But I have been struggling with this for a long time now. I have one primary instance with 2 replicas, and one is having delay every morning when the load is heavy.
The Data is a mix of InnoDB and MyISAM tables each on separated disks
The replicas are on 2 differents data centers, but I don’t think the hardware is the issue there. The replication was working fine before upgrading to MySQL 8.
On PMM, I noticed that the hourly written relay log is much more heavy on the laggy replica than on the functionnal one (<40G vs 8G ).
As the replicas have the same parameters for replication, I don’t understand this difference in replicated logs.
If the config files are exactly the same, and the data being replicated is the same (ie: no replication filters), then we need to examine the hardware.
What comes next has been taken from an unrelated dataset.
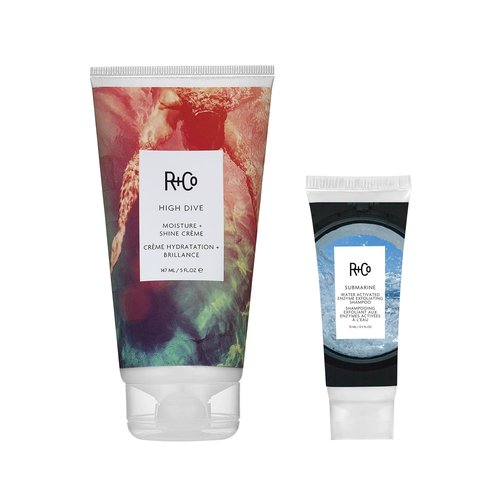 R+Co High Dive Moisture and Shine Crème | Deep Hydration + Softens + Eliminates Frizz | Vegan + Cruelty-Free | 5 Oz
Please setup Percona Monitoring and Management (PMM) to monitor all 3 hosts. We need to see CPU/Disk/Memory/Network for each host in order to make a proper diagnosis.
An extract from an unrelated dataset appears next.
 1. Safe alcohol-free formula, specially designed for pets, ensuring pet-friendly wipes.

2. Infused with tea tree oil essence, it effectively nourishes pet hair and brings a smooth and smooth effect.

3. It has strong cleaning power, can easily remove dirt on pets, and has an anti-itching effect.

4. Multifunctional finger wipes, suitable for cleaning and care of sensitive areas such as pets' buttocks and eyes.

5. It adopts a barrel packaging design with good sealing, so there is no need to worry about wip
Ok. The replica which is lagging behind is 1/2 as powerful as the source. Best practice is that source and replica should have the same hardware/configuration.
Also, looking at your source graph, ‘MySQL Handlers’. You have 2 million op/s for READ_RND_NEXT which represents FULL TABLE SCAN. The next highest operations are Index Reads at 674K op/s.
You have a much bigger problem with bad queries than replication lag. Improving queries will not only reduce your near-max-cpu problem, but will help replication lag as well.